*GIVEN INSTRUCTION A*
Revise the Type 26 frigate passage by rewriting everything from "In a careful" down to "No.4, HMS Birmingham).", with "aft" changed to "forward".
*GIVEN INSTRUCTION B*
Continue the Type 26 frigate passage from its final sentence.

*SOURCE EXCERPT*
=-=-=

In a careful and long-planned operation, the huge aft block of the Royal Navy’s third Type 26 frigate was moved into a new gigantic assembly hall as engineers on the Clyde press ahead with construction of the £1.3bn submarine hunter.

Almost four years to the day that His Royal Highness the Prince of Wales pressed the button to cut the first steel for HMS Belfast, a remote-controlled load lifter painstakingly inched the aft section of the ship into the Janet Harvey Hall at BAE Systems’ Govan yard.

The hall, dedicated only last month, is large enough to accommodate two Type 26s – 150m long, 8,000 tonnes apiece – being built side-by-side (currently Belfast and ship No.4, HMS Birmingham).

The facility has been erected as part of a modernisation of BAE’s shipbuilding facilities – not least shielding the construction of warships from the Glaswegian elements.

=-=-=

*ITEMS*

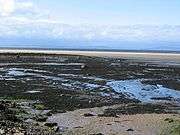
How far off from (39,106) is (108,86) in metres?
13.7

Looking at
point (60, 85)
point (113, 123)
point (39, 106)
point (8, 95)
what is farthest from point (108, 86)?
point (113, 123)

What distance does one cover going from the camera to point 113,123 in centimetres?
2194

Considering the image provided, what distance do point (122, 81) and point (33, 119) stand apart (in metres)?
23.2

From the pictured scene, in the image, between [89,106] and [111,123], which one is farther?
[89,106]

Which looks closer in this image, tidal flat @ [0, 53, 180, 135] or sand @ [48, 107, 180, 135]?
sand @ [48, 107, 180, 135]

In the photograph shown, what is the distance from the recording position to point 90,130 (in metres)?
20.1

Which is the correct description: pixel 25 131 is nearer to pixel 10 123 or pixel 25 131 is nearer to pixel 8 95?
pixel 10 123

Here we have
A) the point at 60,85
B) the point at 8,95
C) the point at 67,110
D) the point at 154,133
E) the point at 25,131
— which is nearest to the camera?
the point at 25,131

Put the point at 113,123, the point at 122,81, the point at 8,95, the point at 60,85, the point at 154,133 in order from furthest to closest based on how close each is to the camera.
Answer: the point at 122,81 → the point at 60,85 → the point at 8,95 → the point at 113,123 → the point at 154,133

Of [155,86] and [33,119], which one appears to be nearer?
[33,119]

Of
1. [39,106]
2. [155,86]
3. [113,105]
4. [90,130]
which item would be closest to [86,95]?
[113,105]

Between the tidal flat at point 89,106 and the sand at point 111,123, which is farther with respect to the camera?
the tidal flat at point 89,106

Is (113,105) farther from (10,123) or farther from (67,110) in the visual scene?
(10,123)

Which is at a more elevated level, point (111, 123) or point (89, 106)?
point (111, 123)
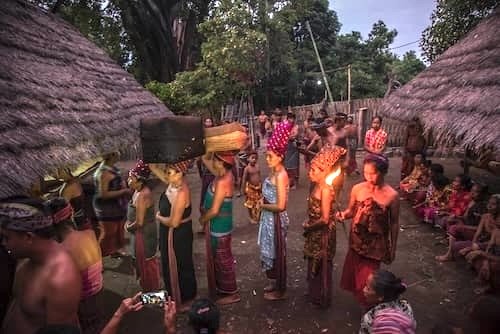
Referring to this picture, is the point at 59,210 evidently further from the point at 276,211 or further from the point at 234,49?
the point at 234,49

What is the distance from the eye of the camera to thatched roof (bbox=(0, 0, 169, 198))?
298 centimetres

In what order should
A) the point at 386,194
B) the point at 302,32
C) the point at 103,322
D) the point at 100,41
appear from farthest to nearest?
the point at 302,32, the point at 100,41, the point at 103,322, the point at 386,194

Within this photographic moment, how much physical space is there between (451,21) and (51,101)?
10.1 metres

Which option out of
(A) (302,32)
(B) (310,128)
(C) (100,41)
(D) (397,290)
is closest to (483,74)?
(D) (397,290)

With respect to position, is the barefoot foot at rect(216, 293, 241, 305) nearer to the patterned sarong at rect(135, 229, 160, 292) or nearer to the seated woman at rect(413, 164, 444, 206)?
the patterned sarong at rect(135, 229, 160, 292)

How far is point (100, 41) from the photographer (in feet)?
56.0

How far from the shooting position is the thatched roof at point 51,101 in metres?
2.98

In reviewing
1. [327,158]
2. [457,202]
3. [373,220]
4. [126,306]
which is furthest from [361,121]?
[126,306]

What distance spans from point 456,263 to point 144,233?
4699mm

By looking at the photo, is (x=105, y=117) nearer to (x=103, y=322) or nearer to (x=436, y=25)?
Answer: (x=103, y=322)

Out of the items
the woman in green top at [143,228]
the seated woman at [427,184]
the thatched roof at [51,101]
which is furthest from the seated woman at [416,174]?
the woman in green top at [143,228]

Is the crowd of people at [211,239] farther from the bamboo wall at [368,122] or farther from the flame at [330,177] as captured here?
the bamboo wall at [368,122]

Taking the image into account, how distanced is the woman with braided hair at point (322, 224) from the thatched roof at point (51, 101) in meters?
2.51

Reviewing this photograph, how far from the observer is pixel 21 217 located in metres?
2.19
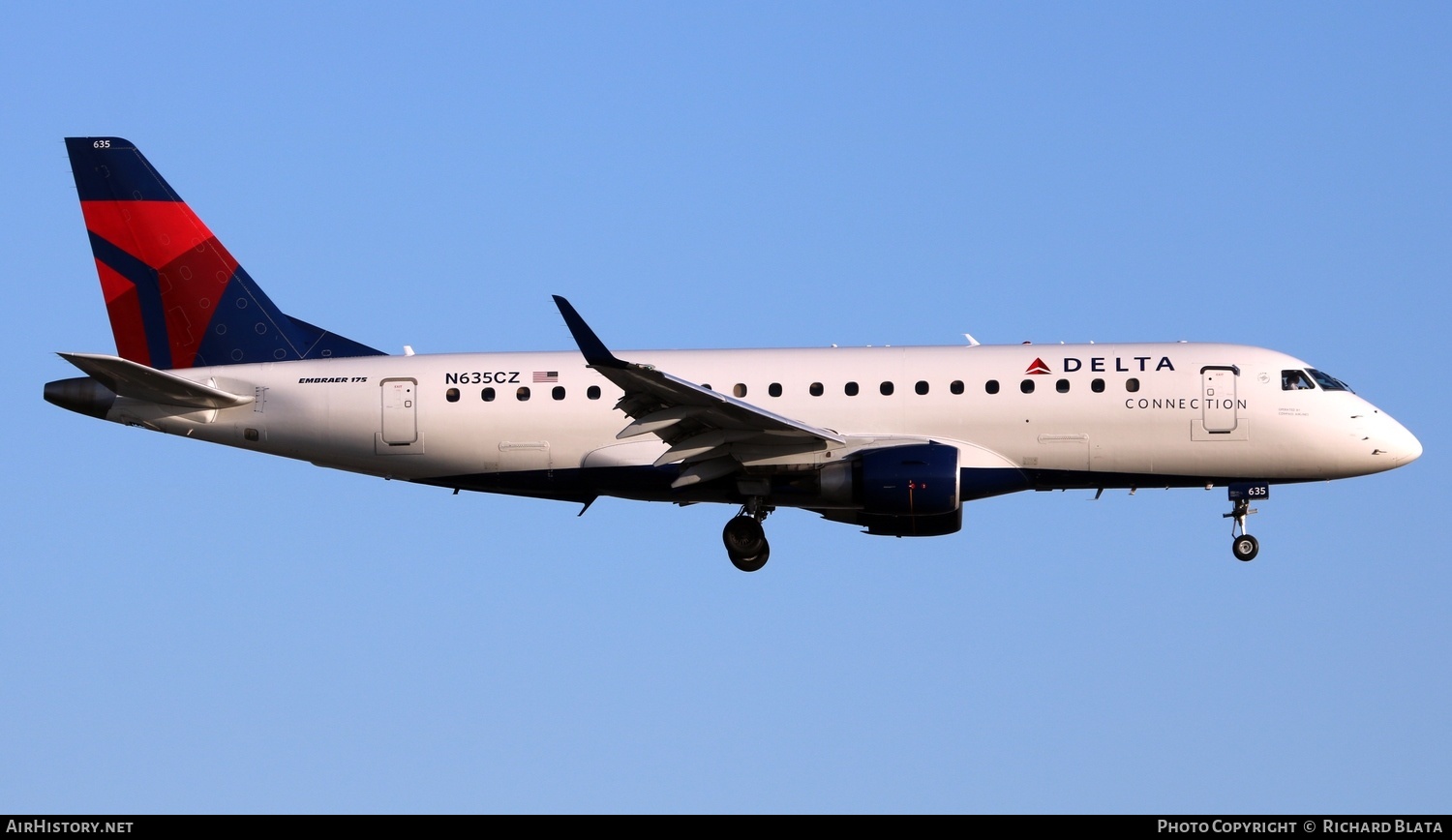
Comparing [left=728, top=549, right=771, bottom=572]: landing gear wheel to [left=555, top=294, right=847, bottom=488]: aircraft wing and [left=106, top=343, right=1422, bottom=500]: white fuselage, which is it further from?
[left=555, top=294, right=847, bottom=488]: aircraft wing

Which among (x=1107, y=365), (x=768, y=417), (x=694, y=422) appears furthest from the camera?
(x=1107, y=365)

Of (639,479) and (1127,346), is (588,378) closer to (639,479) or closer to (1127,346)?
(639,479)

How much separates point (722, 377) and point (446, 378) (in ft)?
19.6

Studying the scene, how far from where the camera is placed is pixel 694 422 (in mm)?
37750

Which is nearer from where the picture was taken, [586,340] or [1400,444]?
[586,340]

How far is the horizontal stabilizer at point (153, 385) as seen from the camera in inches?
1528

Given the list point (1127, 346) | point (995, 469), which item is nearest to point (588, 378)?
point (995, 469)

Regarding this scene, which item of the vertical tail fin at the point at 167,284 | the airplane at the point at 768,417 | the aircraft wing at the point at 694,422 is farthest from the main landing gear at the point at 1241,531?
the vertical tail fin at the point at 167,284

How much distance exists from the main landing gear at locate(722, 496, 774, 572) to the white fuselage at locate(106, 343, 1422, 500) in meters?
0.88

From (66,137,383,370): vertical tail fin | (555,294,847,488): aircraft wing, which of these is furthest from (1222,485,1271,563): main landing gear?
(66,137,383,370): vertical tail fin

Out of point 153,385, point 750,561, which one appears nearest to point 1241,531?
point 750,561

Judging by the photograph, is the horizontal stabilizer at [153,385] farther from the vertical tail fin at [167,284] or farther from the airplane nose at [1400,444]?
the airplane nose at [1400,444]

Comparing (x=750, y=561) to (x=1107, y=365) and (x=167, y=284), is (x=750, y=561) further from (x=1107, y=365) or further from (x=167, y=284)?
(x=167, y=284)

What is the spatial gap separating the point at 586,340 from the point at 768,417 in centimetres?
435
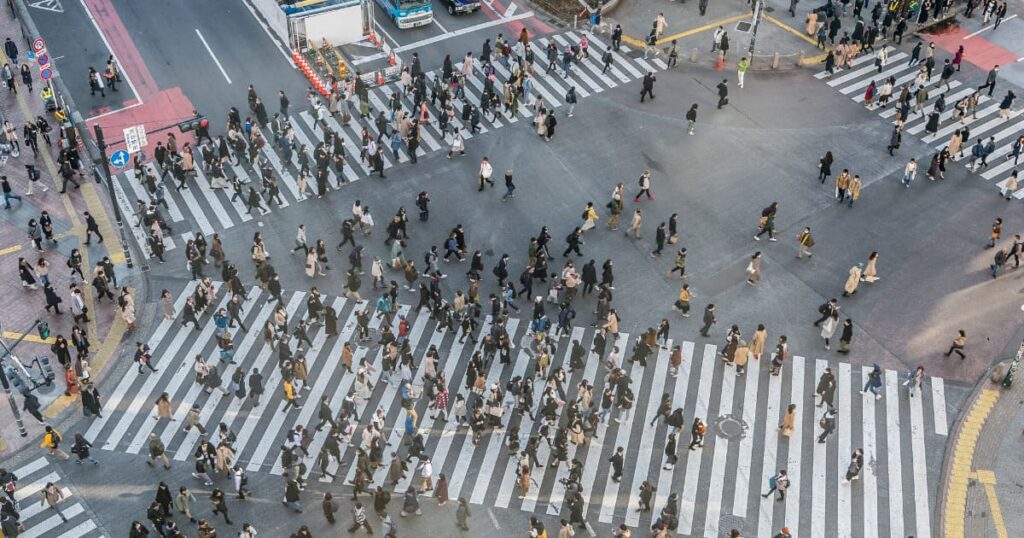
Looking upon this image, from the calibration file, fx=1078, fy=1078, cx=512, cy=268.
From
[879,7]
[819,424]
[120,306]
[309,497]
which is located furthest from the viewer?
[879,7]

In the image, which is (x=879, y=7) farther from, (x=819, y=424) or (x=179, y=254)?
(x=179, y=254)

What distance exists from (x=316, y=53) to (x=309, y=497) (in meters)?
25.7

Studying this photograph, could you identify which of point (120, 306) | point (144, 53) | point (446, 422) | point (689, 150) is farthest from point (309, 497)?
point (144, 53)

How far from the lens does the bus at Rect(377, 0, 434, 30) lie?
52.9 m

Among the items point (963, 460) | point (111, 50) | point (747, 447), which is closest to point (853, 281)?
point (963, 460)

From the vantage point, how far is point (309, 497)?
31.6 m

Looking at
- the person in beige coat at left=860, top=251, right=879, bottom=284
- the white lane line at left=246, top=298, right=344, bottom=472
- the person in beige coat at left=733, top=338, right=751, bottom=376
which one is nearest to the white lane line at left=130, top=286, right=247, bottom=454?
the white lane line at left=246, top=298, right=344, bottom=472

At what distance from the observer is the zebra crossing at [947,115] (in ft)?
151

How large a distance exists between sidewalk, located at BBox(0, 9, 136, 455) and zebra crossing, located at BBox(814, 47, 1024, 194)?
1300 inches

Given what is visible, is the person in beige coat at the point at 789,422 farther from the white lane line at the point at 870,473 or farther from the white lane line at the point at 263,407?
the white lane line at the point at 263,407

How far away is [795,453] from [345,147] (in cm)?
2301

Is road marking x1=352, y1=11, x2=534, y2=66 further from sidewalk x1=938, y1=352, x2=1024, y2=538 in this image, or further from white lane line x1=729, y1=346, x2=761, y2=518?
sidewalk x1=938, y1=352, x2=1024, y2=538

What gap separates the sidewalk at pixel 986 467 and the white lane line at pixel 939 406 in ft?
1.24

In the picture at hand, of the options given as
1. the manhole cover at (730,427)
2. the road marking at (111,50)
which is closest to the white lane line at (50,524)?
the manhole cover at (730,427)
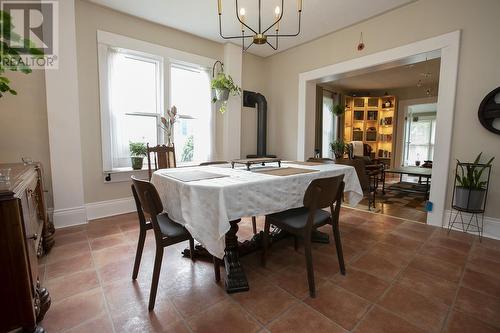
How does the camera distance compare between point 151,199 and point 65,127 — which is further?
point 65,127

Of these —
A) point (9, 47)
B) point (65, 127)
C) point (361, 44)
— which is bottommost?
point (65, 127)

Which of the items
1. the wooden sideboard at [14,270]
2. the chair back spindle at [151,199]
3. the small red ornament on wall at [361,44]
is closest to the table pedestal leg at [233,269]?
the chair back spindle at [151,199]

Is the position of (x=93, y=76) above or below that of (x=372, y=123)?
above

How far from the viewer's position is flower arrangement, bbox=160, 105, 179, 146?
356 centimetres

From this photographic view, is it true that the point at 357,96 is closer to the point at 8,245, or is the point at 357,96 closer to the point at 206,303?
the point at 206,303

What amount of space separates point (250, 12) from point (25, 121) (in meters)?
3.01

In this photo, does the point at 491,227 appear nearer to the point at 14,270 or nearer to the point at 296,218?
the point at 296,218

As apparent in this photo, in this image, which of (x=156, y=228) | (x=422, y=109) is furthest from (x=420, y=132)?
(x=156, y=228)

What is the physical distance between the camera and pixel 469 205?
8.26 feet

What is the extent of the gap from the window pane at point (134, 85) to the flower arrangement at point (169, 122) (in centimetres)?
20

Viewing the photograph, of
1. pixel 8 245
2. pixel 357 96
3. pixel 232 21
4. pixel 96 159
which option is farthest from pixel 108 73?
pixel 357 96

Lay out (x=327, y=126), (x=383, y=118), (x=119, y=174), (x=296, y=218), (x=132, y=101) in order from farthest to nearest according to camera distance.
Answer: (x=383, y=118)
(x=327, y=126)
(x=132, y=101)
(x=119, y=174)
(x=296, y=218)

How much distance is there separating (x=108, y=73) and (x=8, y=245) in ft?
8.90

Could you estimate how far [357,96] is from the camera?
24.4ft
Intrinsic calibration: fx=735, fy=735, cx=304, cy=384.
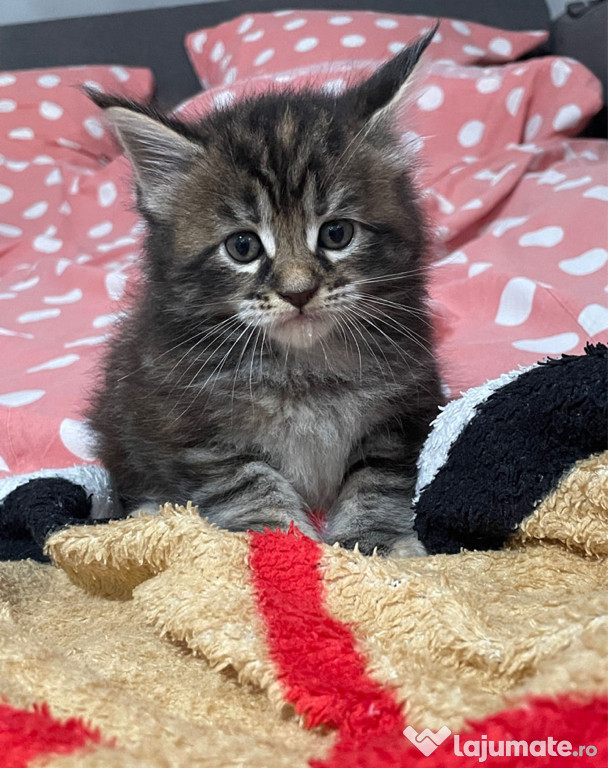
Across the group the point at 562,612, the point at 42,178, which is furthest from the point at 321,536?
the point at 42,178

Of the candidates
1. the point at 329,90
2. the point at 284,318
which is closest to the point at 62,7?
the point at 329,90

=-=-=

*REPLY A*
In a careful and long-planned operation, the huge forward block of the Royal Navy’s third Type 26 frigate was moved into a new gigantic assembly hall as engineers on the Clyde press ahead with construction of the £1.3bn submarine hunter.

Almost four years to the day that His Royal Highness the Prince of Wales pressed the button to cut the first steel for HMS Belfast, a remote-controlled load lifter painstakingly inched the forward section of the ship into the Janet Harvey Hall at BAE Systems’ Govan yard.

The hall, dedicated only last month, is large enough to accommodate two Type 26s – 150m long, 8,000 tonnes apiece – being built side-by-side (currently Belfast and ship No.4, HMS Birmingham).

*REPLY B*
It’s at this stage of the class’ assembly that Belfast’s older sisters HMS Glasgow and HMS Cardiff were pieced together and completed outside, on the standings at Govan, fully exposed to the weather.

Belfast’s aft will be joined by – and then to – her bow in the hall in the coming weeks, after which the ship will undergo further structural and outfitting work before being floated off and moved along the Clyde to BAE Scotstoun facility for testing and trials.

Eight 26s are being ordered to replace the anti-submarine variants of the current Type 23s. Five are under construction with No.6, HMS Newcastle, due to be laid down before the end of 2025.